Repeat the stretch from the line containing "In this captured" through the end of the records, reproducing each line verbatim and including both ends.

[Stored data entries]
==========
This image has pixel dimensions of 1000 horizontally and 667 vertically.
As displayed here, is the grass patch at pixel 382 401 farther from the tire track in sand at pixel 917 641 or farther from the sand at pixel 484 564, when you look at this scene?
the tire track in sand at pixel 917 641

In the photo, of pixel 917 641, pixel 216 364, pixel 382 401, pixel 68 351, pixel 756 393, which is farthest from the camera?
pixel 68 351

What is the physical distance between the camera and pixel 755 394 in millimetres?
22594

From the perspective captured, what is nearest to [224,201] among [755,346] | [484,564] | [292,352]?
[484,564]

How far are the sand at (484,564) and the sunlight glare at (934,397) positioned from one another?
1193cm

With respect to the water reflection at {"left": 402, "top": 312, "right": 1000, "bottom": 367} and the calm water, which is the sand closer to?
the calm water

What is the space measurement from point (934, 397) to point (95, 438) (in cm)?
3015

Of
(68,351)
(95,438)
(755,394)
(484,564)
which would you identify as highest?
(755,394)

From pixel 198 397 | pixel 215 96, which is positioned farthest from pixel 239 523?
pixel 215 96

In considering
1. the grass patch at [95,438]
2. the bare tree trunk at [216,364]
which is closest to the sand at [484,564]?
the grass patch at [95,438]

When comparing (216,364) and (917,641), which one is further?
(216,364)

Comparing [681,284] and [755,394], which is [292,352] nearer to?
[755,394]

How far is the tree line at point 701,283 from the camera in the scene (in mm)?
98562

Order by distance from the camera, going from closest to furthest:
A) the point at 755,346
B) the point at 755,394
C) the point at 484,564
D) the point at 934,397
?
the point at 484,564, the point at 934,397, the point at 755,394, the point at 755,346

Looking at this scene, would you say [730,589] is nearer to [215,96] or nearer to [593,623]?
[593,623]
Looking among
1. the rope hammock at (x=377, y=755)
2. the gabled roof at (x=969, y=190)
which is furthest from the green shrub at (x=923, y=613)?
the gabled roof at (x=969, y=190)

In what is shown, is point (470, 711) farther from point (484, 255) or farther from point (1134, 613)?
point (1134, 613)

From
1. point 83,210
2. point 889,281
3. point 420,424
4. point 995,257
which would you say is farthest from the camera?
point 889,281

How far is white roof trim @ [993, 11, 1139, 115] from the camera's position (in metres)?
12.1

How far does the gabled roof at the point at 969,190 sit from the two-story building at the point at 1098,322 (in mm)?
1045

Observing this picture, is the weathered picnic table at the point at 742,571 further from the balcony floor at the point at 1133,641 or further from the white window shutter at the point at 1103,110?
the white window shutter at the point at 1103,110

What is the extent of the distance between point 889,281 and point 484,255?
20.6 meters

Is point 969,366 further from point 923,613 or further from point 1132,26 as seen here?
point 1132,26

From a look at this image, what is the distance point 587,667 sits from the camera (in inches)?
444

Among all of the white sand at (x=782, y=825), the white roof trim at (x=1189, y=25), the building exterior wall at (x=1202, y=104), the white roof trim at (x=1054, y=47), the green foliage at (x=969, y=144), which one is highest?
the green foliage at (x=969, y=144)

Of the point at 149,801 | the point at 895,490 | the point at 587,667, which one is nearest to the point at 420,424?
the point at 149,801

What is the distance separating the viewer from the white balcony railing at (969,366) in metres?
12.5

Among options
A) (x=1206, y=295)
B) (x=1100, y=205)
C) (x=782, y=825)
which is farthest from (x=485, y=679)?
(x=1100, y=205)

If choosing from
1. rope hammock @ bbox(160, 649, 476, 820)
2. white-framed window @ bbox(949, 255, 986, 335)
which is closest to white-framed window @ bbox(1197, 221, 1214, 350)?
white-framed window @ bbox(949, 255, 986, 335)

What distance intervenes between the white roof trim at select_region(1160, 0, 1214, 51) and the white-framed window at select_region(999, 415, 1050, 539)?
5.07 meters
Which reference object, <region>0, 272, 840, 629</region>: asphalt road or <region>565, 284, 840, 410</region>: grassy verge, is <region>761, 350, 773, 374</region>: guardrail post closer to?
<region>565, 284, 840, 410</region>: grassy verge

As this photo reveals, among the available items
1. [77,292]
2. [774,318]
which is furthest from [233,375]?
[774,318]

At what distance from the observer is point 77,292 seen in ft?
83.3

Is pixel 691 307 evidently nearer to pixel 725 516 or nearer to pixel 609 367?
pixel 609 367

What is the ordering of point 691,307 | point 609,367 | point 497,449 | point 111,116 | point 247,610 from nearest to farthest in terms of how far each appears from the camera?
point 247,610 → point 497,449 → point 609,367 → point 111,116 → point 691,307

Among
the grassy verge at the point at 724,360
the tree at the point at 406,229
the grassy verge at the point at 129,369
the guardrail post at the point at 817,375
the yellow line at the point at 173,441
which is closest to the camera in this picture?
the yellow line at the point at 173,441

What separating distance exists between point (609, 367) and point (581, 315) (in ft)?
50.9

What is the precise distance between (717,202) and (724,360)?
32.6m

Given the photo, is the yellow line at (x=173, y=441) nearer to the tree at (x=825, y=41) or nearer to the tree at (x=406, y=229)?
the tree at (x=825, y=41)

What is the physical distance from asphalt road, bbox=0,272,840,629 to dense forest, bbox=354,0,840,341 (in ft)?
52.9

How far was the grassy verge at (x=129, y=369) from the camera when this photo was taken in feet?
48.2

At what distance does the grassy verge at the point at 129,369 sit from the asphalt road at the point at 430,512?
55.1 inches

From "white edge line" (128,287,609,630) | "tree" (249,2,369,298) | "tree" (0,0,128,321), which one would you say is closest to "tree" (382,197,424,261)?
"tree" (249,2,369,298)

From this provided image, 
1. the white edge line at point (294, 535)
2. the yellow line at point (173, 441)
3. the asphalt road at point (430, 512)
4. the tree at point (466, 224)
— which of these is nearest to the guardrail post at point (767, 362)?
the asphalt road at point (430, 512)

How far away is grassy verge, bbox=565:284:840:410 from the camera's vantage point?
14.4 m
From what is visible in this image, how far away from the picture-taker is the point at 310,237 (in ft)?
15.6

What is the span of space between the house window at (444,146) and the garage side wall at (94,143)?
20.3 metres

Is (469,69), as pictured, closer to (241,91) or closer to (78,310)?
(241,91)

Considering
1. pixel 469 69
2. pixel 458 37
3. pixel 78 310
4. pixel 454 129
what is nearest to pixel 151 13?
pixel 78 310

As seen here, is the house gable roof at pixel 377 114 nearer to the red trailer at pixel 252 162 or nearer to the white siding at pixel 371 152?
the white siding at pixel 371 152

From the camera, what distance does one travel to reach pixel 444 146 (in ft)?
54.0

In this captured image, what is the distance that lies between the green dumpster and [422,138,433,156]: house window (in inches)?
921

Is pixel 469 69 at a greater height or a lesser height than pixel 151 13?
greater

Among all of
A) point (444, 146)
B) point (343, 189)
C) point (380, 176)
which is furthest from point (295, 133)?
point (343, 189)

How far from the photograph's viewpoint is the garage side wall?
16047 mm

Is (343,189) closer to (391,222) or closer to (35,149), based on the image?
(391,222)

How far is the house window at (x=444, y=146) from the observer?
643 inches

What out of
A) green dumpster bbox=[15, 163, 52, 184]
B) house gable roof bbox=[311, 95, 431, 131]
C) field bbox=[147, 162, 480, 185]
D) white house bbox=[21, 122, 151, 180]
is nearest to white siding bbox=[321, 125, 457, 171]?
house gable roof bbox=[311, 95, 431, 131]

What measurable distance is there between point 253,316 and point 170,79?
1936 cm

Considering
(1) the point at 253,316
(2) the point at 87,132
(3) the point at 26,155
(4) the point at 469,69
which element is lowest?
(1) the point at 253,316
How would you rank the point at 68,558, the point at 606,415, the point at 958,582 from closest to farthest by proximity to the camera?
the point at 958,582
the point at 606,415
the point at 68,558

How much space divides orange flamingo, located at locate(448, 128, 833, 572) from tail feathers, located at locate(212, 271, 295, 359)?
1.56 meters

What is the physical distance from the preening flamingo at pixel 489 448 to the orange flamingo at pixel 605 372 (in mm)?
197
==========
• Correct response:
In this captured image, what is the distance that lies between the green dumpster and [422,138,433,156]: house window (in inches)?
921

Is pixel 469 69 at a greater height or a lesser height than pixel 151 13?
greater

Among all of
A) point (444, 146)
B) point (343, 189)
C) point (380, 176)
which is furthest from point (295, 133)?
point (343, 189)

How far from the photograph's viewpoint is the garage side wall?
16047 mm

Is (343,189) closer to (391,222) or closer to (35,149), based on the image?
(391,222)

How far is the house window at (x=444, y=146) from the observer?
643 inches

What out of
A) green dumpster bbox=[15, 163, 52, 184]
B) house gable roof bbox=[311, 95, 431, 131]
C) field bbox=[147, 162, 480, 185]
D) white house bbox=[21, 122, 151, 180]
is nearest to white siding bbox=[321, 125, 457, 171]?
house gable roof bbox=[311, 95, 431, 131]

What measurable distance is there between point 253,316 and point 170,79?
1936 cm

Considering
(1) the point at 253,316
(2) the point at 87,132
(3) the point at 26,155
(4) the point at 469,69
which element is lowest?
(1) the point at 253,316
How would you rank the point at 68,558, the point at 606,415, the point at 958,582 from closest to farthest by proximity to the camera?
the point at 958,582
the point at 606,415
the point at 68,558

How much space divides orange flamingo, located at locate(448, 128, 833, 572) from tail feathers, located at locate(212, 271, 295, 359)?
1.56 meters

What is the physical distance from the preening flamingo at pixel 489 448 to the orange flamingo at pixel 605 372 (in mm)?
197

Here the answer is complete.